Cuba y Venezuela o el Canto del Cisne

  • Jorge Riopedre

POLICÍA DISPERSA CON GASES LACRIMÓGENOS MARCHAS OPOSITORAS EN CARACAS

La ocupación cubana de Venezuela se halla cerca de coronar con éxito el largo y metódico proceso diseñado por el castrismo hace más de 20 años, la transición de un gobierno democrático mediatizado de baja intensidad a un régimen absolutista de corte rojizo inspirado en la violencia, mecanismo justificado por el marxismo como partera de toda sociedad vieja a punto de dar a luz una sociedad nueva. Hay que reconocer que los aventajados alumnos de la Stasi y la KGB soviética han hilado muy fino desde que Hugo Chávez (la Tarpeya venezolana) les permitiera establecer una cabeza de playa en Caracas luego de asumir la presidencia en febrero de 1999.

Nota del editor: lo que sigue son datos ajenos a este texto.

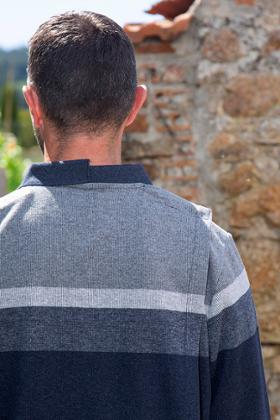 POLO CROISE DOS ML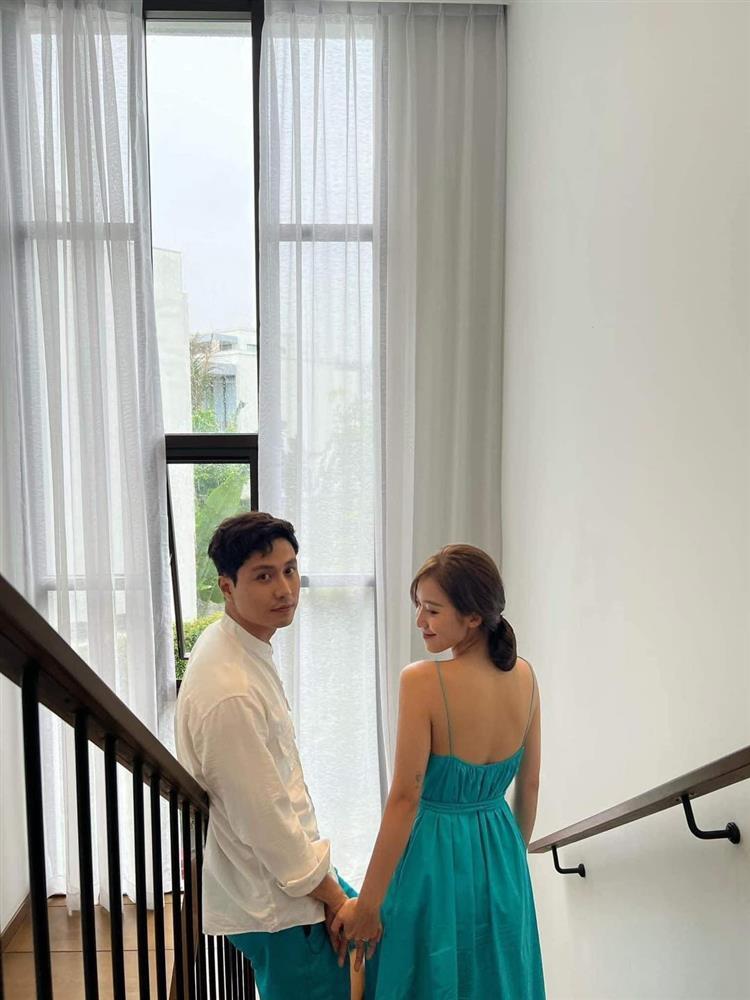 Thanh Sơn - Khả Ngân tình trong như đã mặt ngoài còn e-5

Desde entonces se dieron a la tarea de desmantelar las claves culturales de la economía y el entramado social barrio adentro, fomentaron la emigración de empresarios, profesionales y desafectos, pasaron por la criba a los militares para evitar que se repitiera el fiasco de Chile (lo contó el Gen. Rafael del Pino años atrás), asumieron el control del aparato de inteligencia y colocaron a su procónsul Nicolás Maduro en la primera línea de sucesión al trono del chavismo. Si a los venezolanos les parece caótica e insoportable la presente situación del país, deben prepararse para cuando la nueva constitución bolivariana entre en vigor y proclame la clave de su naturaleza absolutista: "El Partido Socialista de Venezuela, vanguardia organizada de la nación venezolana, es la fuerza dirigente superior de la sociedad y del Estado".

¿Cómo se las agenciaron estos condottieri (mercenarios) para adueñarse del poder en Venezuela? Sencillamente cambiaron la naturaleza campestre, colonial y bárbara del caudillismo por las modernas artimañas dialécticas de Engels: Nosotros, los revolucionarios, los alborotadores, prosperamos mucho más por los medios legales que por los medios ilegales y por el alboroto. Los partidos de orden, como ellos se llaman, perecen por el estado legal que ellos mismos crearon. ¿No crearon los venezolanos el marco legal de su propia desgracia? ¿No votaron por Chávez los venezolanos reiteradamente? ¿No permitieron los venezolanos que Chávez utilizara los medios legales para cambiar las reglas del juego? Pero no se sientan mal por tanta falta de previsión, ustedes no son los únicos que se ahorcaron con soga propia, los cubanos gritaron al unísono ¡está es tu casa, Fidel! Y otro tanto ocurrió con Rafael Correa, Evo Morales y algunos más que esperan por el flautista de Hamelín.

Las protestas públicas, por heroicas que sean, no cuentan con los medios necesarios para impedir la adopción de una nueva constitución en Venezuela, frenar las acciones represivas de la Guardia Nacional, conseguir el apoyo de los militares venezolanos u obtener un respaldo efectivo de Washington y mucho menos de América Latina.

Salvo gestos solidarios acompañados de regaños más o menos fuertes, poco puede hacer el presidente Donald Trump en una coyuntura política cada vez más alejada de la región excepto por el grave problema del tráfico de drogas. Tampoco sirve de mucho la cobertura de los medios de prensa entretenidos con las estupideces de Maduro, cuartillas redundantes o declaraciones airadas de políticos que prefieren omitir la cruda realidad de lo que se avecina en Venezuela o proclamar en el foro el derecho de la oposición venezolana a tomar las armas contra el opresor. Ante una situación tan desesperada como esta hay tres opciones improbables pero posibles: que los militares cierren filas con la oposición; La Habana negocie con Washington una transición pacífica en Venezuela a cambio de concesiones económicas, o Estados Unidos busque por su cuenta una solución al conflicto venezolano.

Nada es imposible, pero en términos de probabilidades, los expertos afirman que es más probable que te caiga un rayo que ganar la lotería.